● **SUPPLIED MATERIAL**:
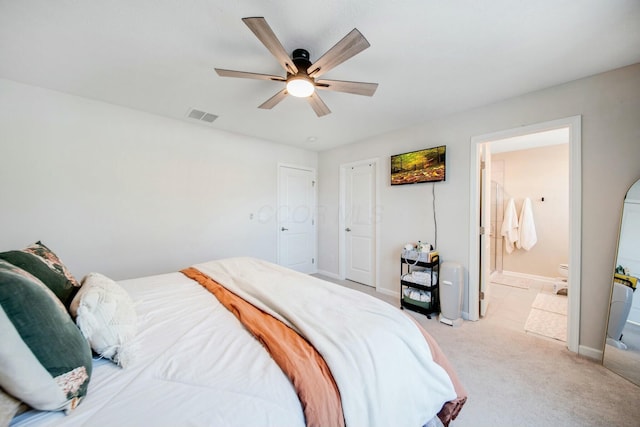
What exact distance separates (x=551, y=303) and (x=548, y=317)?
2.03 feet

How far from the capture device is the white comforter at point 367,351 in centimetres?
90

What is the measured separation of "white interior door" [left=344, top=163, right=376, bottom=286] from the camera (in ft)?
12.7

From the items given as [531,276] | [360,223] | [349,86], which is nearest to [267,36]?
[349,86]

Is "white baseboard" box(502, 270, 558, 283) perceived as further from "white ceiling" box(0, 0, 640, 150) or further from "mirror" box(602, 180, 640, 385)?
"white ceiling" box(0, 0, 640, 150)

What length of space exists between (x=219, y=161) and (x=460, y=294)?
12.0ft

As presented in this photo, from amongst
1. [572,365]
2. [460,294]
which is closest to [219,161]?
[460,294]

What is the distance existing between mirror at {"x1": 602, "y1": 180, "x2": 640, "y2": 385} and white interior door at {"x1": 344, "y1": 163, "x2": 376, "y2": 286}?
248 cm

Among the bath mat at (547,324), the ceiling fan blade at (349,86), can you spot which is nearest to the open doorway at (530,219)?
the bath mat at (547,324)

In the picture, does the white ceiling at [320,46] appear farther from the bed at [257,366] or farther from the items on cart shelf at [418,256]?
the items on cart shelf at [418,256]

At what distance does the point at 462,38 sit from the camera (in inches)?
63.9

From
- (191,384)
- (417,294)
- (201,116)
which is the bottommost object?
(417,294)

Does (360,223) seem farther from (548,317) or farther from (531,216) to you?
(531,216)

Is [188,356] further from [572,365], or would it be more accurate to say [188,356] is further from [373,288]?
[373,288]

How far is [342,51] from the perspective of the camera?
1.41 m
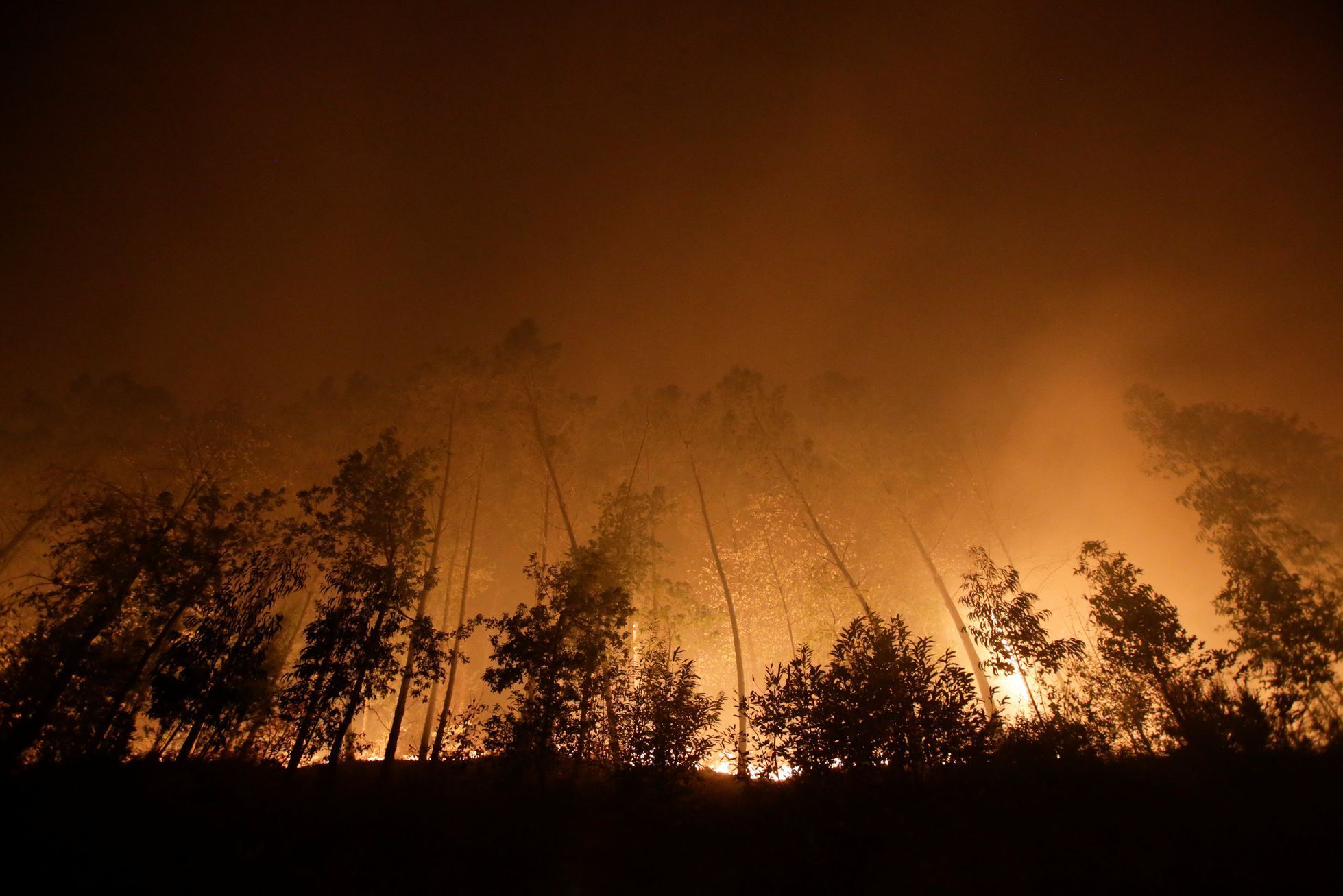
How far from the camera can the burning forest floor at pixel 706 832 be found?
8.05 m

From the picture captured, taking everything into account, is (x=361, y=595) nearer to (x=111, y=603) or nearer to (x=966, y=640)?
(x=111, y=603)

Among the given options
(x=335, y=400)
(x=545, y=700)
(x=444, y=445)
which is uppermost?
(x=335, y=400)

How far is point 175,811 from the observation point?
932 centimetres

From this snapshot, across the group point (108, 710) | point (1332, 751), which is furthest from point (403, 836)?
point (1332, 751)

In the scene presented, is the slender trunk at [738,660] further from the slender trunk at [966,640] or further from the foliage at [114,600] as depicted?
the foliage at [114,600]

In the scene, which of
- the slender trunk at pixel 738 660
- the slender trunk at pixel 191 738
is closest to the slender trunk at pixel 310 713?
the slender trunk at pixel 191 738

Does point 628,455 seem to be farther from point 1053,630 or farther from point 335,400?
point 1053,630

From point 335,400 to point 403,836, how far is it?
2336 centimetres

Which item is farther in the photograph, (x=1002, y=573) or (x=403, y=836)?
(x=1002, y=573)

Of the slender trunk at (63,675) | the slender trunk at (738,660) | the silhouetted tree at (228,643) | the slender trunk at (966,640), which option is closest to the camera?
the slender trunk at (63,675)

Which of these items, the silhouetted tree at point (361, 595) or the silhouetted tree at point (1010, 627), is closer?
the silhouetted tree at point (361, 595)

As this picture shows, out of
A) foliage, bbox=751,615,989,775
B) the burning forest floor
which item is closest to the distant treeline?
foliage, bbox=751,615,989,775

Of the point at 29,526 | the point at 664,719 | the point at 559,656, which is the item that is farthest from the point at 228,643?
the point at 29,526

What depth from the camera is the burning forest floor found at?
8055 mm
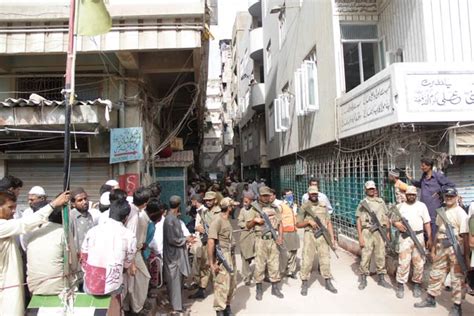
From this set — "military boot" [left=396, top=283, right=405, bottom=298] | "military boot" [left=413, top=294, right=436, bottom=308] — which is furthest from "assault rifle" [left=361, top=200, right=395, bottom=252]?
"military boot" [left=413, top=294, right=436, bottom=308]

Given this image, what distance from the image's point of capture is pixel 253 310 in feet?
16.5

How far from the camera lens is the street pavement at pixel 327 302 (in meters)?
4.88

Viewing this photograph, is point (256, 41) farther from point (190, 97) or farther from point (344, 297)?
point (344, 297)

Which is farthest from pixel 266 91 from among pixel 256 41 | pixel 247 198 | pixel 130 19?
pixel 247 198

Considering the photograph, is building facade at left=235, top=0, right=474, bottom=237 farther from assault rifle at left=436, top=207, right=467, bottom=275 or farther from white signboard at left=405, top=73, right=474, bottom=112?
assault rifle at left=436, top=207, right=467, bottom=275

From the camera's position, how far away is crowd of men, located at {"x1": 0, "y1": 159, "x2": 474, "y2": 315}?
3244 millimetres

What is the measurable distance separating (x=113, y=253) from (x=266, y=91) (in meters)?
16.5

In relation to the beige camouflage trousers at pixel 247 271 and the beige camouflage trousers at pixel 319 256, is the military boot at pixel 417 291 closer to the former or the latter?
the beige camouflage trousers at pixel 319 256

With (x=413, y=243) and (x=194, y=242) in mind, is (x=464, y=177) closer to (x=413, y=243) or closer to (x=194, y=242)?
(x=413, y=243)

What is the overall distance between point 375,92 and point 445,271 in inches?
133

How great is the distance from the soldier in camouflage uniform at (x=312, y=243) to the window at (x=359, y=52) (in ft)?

● **EXERCISE DIRECTIONS**:
Identify every line above that contains the string "burning" and copy each one in full. Case counts, so match only that exact capitalization.

● **PROBLEM SOLUTION**:
How far from the camera can the burning forest floor at pixel 706 832 be found?
B) the burning forest floor
What depth from the camera is the burning forest floor found at?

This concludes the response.